Harden agent runner tool runtimes (#2247)

* fix(tools): harden agent runner tool runtimes * fix(tools): bootstrap Python workspaces with available interpreter * fix(tools): clear stale Python workspace env locks * fix(tools): decouple runtime from agent runner * test(tools): cover runtime hardening edge cases * fix(tools): support binary workspace file chunks
2026-06-24 14:34:20 +00:00 · 2026-06-18 14:06:04 +00:00
parent 3a2edf9753
commit a020ca680f
10 changed files with 1008 additions and 169 deletions
@@ -54,7 +54,9 @@ def test_classify_python_workspace_detects_package_and_requirements():
 def test_wrap_python_command_with_env_contains_bootstrap_and_command():
    command = wrap_python_command_with_env('python script.py')

-    assert 'python -m venv "$_LB_VENV_DIR"' in command
+    assert '_LB_SYSTEM_PYTHON="$(command -v python3 || command -v python || true)"' in command
+    assert '"$_LB_SYSTEM_PYTHON" -m venv "$_LB_VENV_DIR"' in command
+    assert 'kill -0 "$_LB_LOCK_OWNER"' in command
    assert 'export VIRTUAL_ENV="$_LB_VENV_DIR"' in command
    assert command.rstrip().endswith('python script.py')

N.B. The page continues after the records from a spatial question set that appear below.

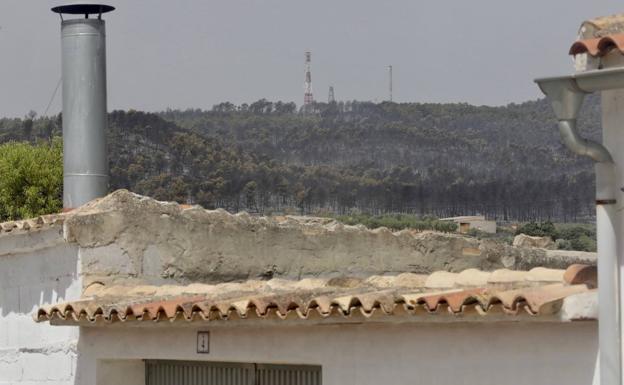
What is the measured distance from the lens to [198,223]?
40.6 ft

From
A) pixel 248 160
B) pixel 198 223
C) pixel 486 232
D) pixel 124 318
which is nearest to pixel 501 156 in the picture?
pixel 248 160

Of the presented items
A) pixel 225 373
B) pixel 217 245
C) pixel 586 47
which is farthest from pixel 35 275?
pixel 586 47

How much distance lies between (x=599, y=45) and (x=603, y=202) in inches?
35.0

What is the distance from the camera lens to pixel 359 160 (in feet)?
127

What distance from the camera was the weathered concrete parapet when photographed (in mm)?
11781

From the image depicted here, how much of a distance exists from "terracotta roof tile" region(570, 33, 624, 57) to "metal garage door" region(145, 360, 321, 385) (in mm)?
3451

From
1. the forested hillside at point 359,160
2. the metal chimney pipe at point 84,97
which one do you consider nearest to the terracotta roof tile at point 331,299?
the metal chimney pipe at point 84,97

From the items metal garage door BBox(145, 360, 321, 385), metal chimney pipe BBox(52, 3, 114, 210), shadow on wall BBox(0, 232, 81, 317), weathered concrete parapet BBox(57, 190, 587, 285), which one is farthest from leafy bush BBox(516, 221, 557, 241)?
metal garage door BBox(145, 360, 321, 385)

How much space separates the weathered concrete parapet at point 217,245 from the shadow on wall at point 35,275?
0.24m

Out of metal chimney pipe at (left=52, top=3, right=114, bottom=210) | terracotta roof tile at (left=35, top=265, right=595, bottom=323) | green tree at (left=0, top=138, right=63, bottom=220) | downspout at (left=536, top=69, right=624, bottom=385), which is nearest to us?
downspout at (left=536, top=69, right=624, bottom=385)

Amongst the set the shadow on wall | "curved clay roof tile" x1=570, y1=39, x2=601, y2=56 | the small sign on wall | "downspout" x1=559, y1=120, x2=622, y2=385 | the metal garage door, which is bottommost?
the metal garage door

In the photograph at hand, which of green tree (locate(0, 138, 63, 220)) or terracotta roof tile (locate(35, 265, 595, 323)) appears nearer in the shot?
terracotta roof tile (locate(35, 265, 595, 323))

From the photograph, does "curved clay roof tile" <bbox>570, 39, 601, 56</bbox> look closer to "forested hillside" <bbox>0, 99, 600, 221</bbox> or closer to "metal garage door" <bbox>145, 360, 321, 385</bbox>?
"metal garage door" <bbox>145, 360, 321, 385</bbox>

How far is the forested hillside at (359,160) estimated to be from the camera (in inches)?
1257
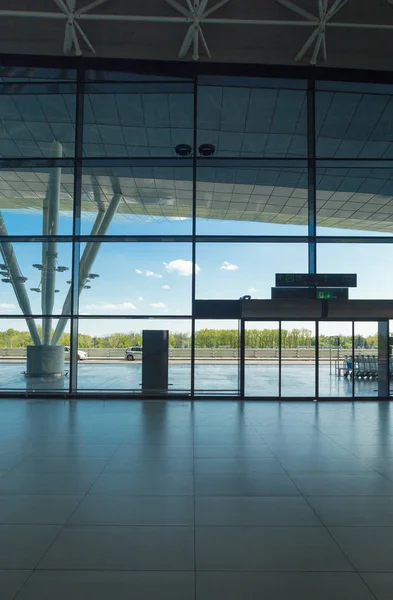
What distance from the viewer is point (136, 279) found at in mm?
13141

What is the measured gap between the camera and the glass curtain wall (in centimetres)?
Answer: 1298

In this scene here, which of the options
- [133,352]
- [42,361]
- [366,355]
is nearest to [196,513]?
[133,352]

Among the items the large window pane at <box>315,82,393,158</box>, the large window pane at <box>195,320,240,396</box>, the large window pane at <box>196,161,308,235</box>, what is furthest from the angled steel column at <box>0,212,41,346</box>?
the large window pane at <box>315,82,393,158</box>

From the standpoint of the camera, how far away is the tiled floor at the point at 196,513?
3.11 metres

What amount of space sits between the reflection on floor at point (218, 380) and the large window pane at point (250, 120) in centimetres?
657

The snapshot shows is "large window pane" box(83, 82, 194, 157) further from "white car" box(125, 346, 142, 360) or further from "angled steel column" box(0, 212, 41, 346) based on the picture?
"white car" box(125, 346, 142, 360)

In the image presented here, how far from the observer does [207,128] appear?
1324 cm

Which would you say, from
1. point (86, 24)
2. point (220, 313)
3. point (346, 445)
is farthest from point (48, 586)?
point (86, 24)

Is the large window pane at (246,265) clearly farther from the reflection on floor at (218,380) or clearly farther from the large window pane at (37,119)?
the large window pane at (37,119)

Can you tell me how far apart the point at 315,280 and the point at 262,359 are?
2.81 m

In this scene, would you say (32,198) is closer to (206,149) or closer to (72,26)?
(72,26)

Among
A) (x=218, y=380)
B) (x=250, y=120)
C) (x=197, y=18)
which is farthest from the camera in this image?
(x=250, y=120)

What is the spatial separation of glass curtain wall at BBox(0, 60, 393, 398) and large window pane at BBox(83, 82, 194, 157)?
4 centimetres

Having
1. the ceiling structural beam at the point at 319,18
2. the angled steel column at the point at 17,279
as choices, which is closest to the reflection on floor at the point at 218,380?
the angled steel column at the point at 17,279
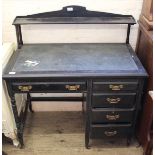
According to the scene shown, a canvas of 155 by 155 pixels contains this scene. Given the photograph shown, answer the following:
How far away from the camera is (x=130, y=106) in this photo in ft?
5.50

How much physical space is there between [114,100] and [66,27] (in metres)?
0.73

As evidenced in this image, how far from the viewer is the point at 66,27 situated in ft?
6.35

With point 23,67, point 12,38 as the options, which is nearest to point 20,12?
point 12,38

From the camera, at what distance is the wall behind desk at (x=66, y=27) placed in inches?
71.9

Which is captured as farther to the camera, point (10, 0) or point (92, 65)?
point (10, 0)

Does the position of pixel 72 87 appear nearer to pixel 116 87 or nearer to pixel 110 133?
pixel 116 87

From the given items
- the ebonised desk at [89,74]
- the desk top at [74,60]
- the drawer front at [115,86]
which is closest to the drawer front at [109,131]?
the ebonised desk at [89,74]

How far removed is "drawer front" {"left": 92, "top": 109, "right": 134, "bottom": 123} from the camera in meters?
1.69

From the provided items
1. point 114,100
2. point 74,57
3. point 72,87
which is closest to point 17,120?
point 72,87

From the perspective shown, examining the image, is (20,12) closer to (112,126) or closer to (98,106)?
(98,106)

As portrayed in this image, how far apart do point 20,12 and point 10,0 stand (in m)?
0.11

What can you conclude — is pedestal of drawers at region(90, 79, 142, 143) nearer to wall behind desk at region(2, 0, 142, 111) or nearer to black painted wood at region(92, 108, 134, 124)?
black painted wood at region(92, 108, 134, 124)

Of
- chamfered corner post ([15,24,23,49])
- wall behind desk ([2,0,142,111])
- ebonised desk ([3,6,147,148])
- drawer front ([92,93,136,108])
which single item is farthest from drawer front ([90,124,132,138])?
chamfered corner post ([15,24,23,49])

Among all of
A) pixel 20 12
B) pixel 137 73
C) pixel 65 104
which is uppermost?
pixel 20 12
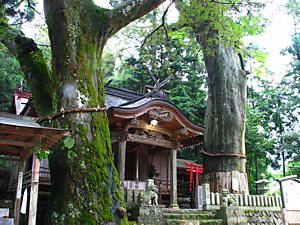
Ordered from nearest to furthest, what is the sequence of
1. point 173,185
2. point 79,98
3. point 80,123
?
point 80,123 < point 79,98 < point 173,185

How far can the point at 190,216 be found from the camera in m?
9.37

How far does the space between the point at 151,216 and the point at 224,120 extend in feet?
20.6

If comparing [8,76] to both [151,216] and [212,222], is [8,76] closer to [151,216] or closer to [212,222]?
[151,216]

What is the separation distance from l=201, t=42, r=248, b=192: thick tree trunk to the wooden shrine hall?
36.5 inches

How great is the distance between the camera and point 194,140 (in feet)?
47.1

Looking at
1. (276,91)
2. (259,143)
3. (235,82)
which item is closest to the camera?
(235,82)

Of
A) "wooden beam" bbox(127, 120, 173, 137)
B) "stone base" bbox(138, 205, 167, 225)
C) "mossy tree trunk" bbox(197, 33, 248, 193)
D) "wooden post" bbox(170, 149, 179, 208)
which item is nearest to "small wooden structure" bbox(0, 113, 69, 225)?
"stone base" bbox(138, 205, 167, 225)

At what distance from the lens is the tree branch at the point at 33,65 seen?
260 inches

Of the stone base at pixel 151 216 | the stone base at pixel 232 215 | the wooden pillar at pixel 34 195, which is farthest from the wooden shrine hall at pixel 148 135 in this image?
the wooden pillar at pixel 34 195

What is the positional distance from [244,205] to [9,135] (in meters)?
8.20

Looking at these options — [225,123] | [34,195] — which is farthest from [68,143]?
[225,123]

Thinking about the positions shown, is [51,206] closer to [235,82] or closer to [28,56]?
[28,56]

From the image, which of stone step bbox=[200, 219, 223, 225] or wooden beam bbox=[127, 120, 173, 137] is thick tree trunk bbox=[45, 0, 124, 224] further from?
wooden beam bbox=[127, 120, 173, 137]

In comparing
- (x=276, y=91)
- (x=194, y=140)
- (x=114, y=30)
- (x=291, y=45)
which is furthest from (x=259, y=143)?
(x=114, y=30)
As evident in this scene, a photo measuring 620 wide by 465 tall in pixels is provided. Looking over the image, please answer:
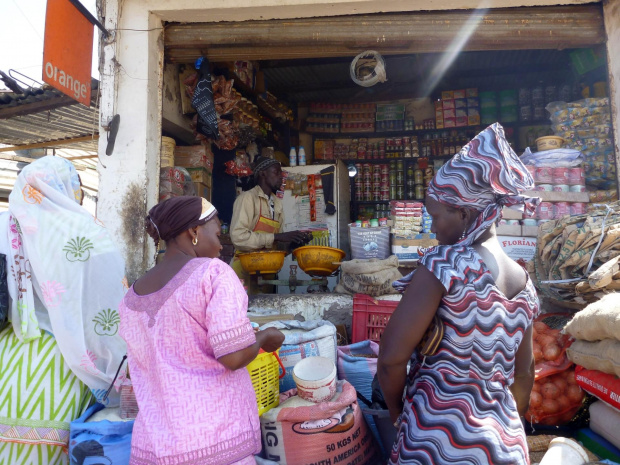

@@ -180,7 +180,7 @@ class TestMCPServerBoxConfig:
        assert cfg.host_path is None
        assert cfg.host_path_mode == 'ro'
        assert cfg.env == {}
-        assert cfg.startup_timeout_sec == 120
+        assert cfg.startup_timeout_sec == 300
        assert cfg.cpus is None
        assert cfg.memory_mb is None
        assert cfg.pids_limit is None
@@ -494,6 +494,84 @@ class TestBuildBoxProcessPayload:
        assert payload['args'] == ['/opt/other/server.py', '--flag']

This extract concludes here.